THE PROBLEM →
Format the entries below as a JSON list of strings, one string per line. Leave out the blank lines.

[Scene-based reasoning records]
============

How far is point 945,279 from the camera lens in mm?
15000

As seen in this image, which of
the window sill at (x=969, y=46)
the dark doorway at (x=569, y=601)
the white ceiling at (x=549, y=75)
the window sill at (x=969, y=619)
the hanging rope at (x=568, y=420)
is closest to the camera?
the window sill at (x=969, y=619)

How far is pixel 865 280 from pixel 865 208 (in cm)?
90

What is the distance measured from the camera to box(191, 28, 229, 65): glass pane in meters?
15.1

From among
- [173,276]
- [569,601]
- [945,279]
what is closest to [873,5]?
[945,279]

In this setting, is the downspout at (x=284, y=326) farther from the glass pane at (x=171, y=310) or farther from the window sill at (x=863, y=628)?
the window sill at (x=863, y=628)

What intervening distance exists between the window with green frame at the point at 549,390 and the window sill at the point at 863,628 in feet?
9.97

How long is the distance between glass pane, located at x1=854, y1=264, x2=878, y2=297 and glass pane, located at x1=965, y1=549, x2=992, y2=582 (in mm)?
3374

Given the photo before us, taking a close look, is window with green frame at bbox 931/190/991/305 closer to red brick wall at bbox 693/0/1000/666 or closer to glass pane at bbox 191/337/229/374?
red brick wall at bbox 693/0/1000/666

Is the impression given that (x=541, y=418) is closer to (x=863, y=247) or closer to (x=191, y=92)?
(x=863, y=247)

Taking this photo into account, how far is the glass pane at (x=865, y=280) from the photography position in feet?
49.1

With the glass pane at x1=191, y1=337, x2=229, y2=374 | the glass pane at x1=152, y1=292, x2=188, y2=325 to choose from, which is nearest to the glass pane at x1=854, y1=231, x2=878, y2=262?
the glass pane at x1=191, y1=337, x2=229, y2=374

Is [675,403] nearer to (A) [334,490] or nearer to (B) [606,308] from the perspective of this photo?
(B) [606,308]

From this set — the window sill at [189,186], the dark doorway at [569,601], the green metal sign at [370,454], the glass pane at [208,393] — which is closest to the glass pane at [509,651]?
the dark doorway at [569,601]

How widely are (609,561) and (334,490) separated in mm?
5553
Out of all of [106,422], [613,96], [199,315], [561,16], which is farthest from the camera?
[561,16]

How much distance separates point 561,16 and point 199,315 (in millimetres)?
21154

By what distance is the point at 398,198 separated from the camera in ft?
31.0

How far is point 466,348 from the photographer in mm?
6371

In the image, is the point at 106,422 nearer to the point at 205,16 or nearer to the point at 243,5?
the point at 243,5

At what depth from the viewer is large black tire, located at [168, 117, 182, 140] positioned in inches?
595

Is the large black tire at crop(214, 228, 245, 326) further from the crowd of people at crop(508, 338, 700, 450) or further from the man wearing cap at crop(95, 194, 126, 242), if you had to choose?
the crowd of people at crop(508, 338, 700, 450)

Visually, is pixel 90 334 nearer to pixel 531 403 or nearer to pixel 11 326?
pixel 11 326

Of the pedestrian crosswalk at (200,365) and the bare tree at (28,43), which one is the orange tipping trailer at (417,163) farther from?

============

WRITTEN SOLUTION →
[
  "How far is point 945,279 from the camera lens in mm?",
  "15000",
  "As seen in this image, which of",
  "the window sill at (x=969, y=46)",
  "the dark doorway at (x=569, y=601)",
  "the white ceiling at (x=549, y=75)",
  "the window sill at (x=969, y=619)",
  "the hanging rope at (x=568, y=420)",
  "is closest to the camera?",
  "the window sill at (x=969, y=619)",
  "How far is pixel 865 280 from pixel 865 208 (in cm)?",
  "90",
  "What is the distance measured from the camera to box(191, 28, 229, 65): glass pane in meters?",
  "15.1",
  "From among",
  "- [173,276]",
  "- [569,601]",
  "- [945,279]",
  "what is closest to [873,5]?",
  "[945,279]",
  "In this setting, is the downspout at (x=284, y=326) farther from the glass pane at (x=171, y=310) or farther from the window sill at (x=863, y=628)?",
  "the window sill at (x=863, y=628)",
  "What intervening distance exists between the window with green frame at the point at 549,390 and the window sill at the point at 863,628 in feet?",
  "9.97",
  "How long is the distance between glass pane, located at x1=854, y1=264, x2=878, y2=297 and glass pane, located at x1=965, y1=549, x2=992, y2=582 (in mm)?",
  "3374",
  "Given the photo before us, taking a close look, is window with green frame at bbox 931/190/991/305 closer to red brick wall at bbox 693/0/1000/666 or closer to glass pane at bbox 191/337/229/374?",
  "red brick wall at bbox 693/0/1000/666",
  "Is the impression given that (x=541, y=418) is closer to (x=863, y=247) or closer to (x=191, y=92)?",
  "(x=863, y=247)",
  "Taking this photo into account, how far is the glass pane at (x=865, y=280) from the photography position in feet?",
  "49.1",
  "With the glass pane at x1=191, y1=337, x2=229, y2=374 | the glass pane at x1=152, y1=292, x2=188, y2=325 to choose from, which is nearest to the glass pane at x1=854, y1=231, x2=878, y2=262?",
  "the glass pane at x1=191, y1=337, x2=229, y2=374",
  "Is [675,403] nearer to (A) [334,490] or nearer to (B) [606,308] from the perspective of this photo?",
  "(B) [606,308]",
  "From this set — the window sill at [189,186], the dark doorway at [569,601], the green metal sign at [370,454], the glass pane at [208,393] — which is closest to the glass pane at [509,651]?",
  "the dark doorway at [569,601]",
  "How widely are (609,561) and (334,490) separated in mm?",
  "5553",
  "Out of all of [106,422], [613,96], [199,315], [561,16], which is farthest from the camera?",
  "[561,16]",
  "How much distance separates point 561,16 and point 199,315 (in millimetres)?",
  "21154",
  "By what distance is the point at 398,198 separated from the camera in ft?",
  "31.0",
  "How far is point 466,348 from the photographer in mm?",
  "6371",
  "In the image, is the point at 106,422 nearer to the point at 205,16 or nearer to the point at 243,5?",
  "the point at 243,5",
  "At what depth from the viewer is large black tire, located at [168, 117, 182, 140] positioned in inches?",
  "595",
  "Is the large black tire at crop(214, 228, 245, 326) further from the crowd of people at crop(508, 338, 700, 450) or further from the man wearing cap at crop(95, 194, 126, 242), if you had to choose?",
  "the crowd of people at crop(508, 338, 700, 450)",
  "Visually, is pixel 90 334 nearer to pixel 531 403 or nearer to pixel 11 326?",
  "pixel 11 326",
  "Of the pedestrian crosswalk at (200,365) and the bare tree at (28,43), which one is the orange tipping trailer at (417,163) farther from?"
]